Helping toddlers do what comes naturally
If you start potty training your child when he's around a year old, the process will probably take around 18 months so he'll be clean and dry in his third year. If you start when he's around two years old, the process will probably take around six months so he'll also be clean and dry in his third year.
Most children don't become developmentally capable of taking charge of their own toileting until they are around 30 months, so you've nothing to gain from an early start. You won't save yourself time or trouble because carrying a potty everywhere you go, and persuading a baby on and off it, takes much longer than just changing the nappies. You won't save much money, either, because you'll have to keep using those until he is "reliable". You won’t be more environmentally friendly by using few diapers. In case environmental issues are important for you, you can use biodegradable diapers. More seriously, you may lose his co-operation and damage his dawning self-image, too.
It's easier to get the timing right on potty training if you think ahead about what and who the process is for. It's not a question of discipline, of making a toddler sit on that potty and perform for you. It's a question of his personal independence, of helping him take charge of his own toileting needs for himself.
He cannot begin to take charge until he is physiologically able to recognize his own need to go, far enough in advance to get to the potty.

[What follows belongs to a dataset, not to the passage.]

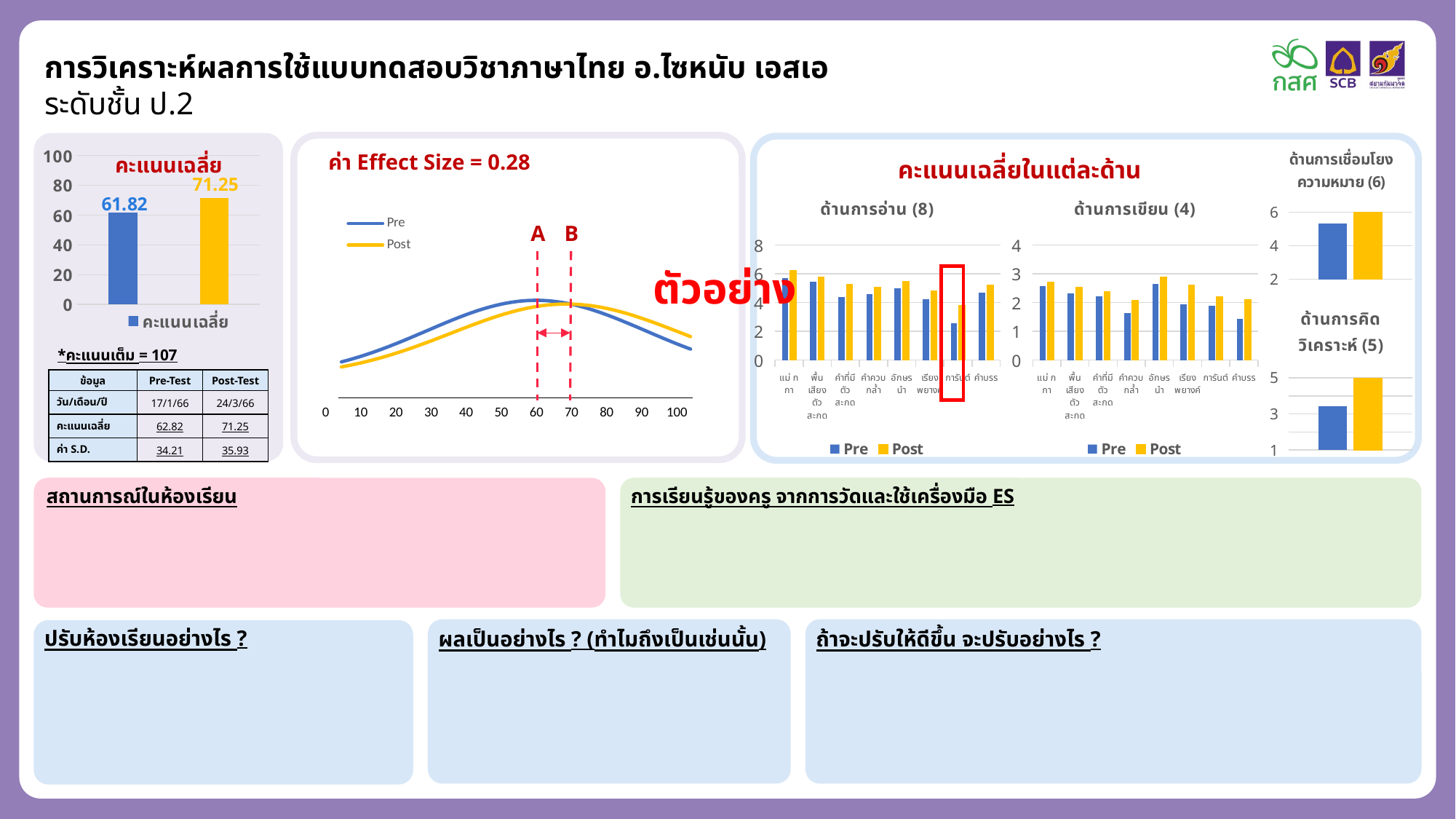
What kind of chart is the คะแนนเฉลี่ย chart on the left of the slide? bar chart In the ค่า Effect Size = 0.28 chart, what are the two legend entries? Pre and Post In the คะแนนเฉลี่ย bar chart, what is the difference between the yellow bar and the blue bar? 9.43 In the ด้านการอ่าน (8) chart, which category has the lowest Pre value? การันต์ What kind of chart is the ค่า Effect Size = 0.28 chart? line chart How many series does the legend of the ด้านการอ่าน (8) chart list? 2 How many categories are shown on the x axis of the ด้านการอ่าน (8) chart? 8 In the ด้านการอ่าน (8) chart, is the Pre value for การันต์ greater or less than 4? less In the คะแนนเฉลี่ย bar chart, what is the value of the blue bar? 61.82 In the คะแนนเฉลี่ย bar chart, which bar is taller, the blue one or the yellow one? the yellow one (71.25) How many categories are shown on the x axis of the ด้านการเขียน (4) chart? 8 In the คะแนนเฉลี่ย bar chart, what is the value of the yellow bar? 71.25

If you start "training" before he can do that, you'll be relying on your own awareness of his needs rather than his own. And that means that you'll keep interfering with his play, and his sense of being his own person, by whisking him on to that potty without so much as a by-your-leave.

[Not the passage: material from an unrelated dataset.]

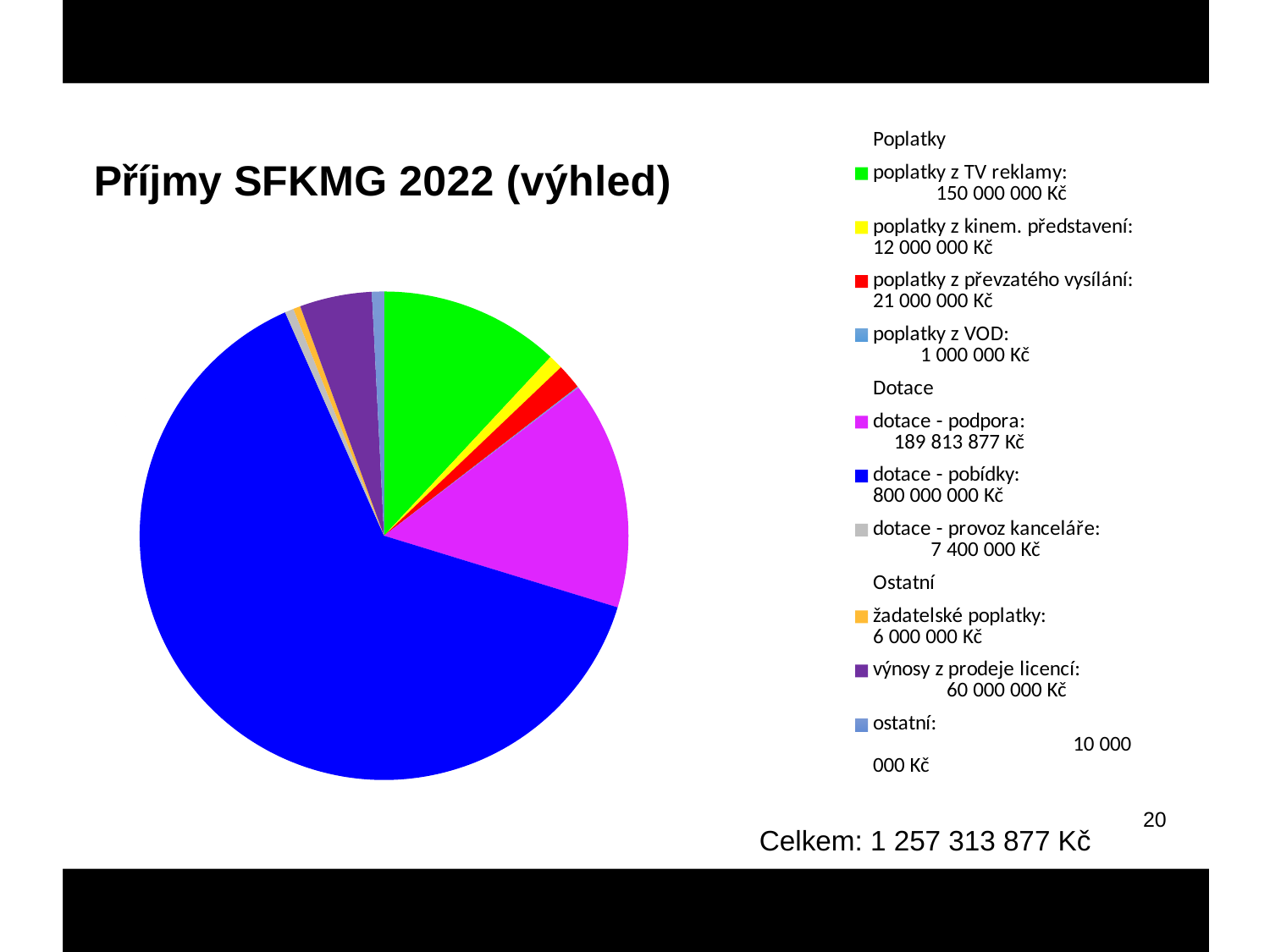
What is the value for poplatky z VOD? 1 000 000 Kč What is the value for výnosy z prodeje licencí? 60 000 000 Kč What is the total (Celkem) shown on the slide? 1 257 313 877 Kč What type of chart is shown on the slide? pie chart Which is larger, poplatky z převzatého vysílání or poplatky z kinem. představení? poplatky z převzatého vysílání What is the difference between poplatky z TV reklamy and výnosy z prodeje licencí? 90 000 000 Kč Which category has the smallest value? poplatky z VOD What is the title of the chart? Příjmy SFKMG 2022 (výhled) What is the value for dotace - podpora? 189 813 877 Kč Which category has the largest slice of the pie? dotace - pobídky How many slices does the pie chart have? 10 What is the value for poplatky z TV reklamy? 150 000 000 Kč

Some babies don't object to that which is why some parents who put infants on potties mistakenly believe that they are "trained" but whether they have met a potty in babyhood or not, most toddlers do object. And once objections begin, you're in trouble. You may be able to force or bribe your toddler to sit on a potty, but there's absolutely no way you can make him perform there.
Once your toddler recognizes his need for the potty in time to get there if he chooses, it's up to you to help him want to take this big step towards being grown up. Pressuring him to go when he doesn't want to, or to stay there when nothing comes, may still put him off.
Scolding for his frequent accidents, or too much triumph when he "succeeds", can make the whole potty-business into an issue between you.
Your two-year-old needs to know what a potty is for and where his is always. He also needs to know that big boys use potties or toilets instead of diapers and that, because you realize how big and grown-up he is getting, you would like him to do that too, and that you will help him.
Parents are sometimes so anxious to avoid toilet training pressure that they go on changing diapers and saying "it doesn't matter" when their toddlers are preschool children. And by then it will matter, not just to you but to your child's self-image as his own person.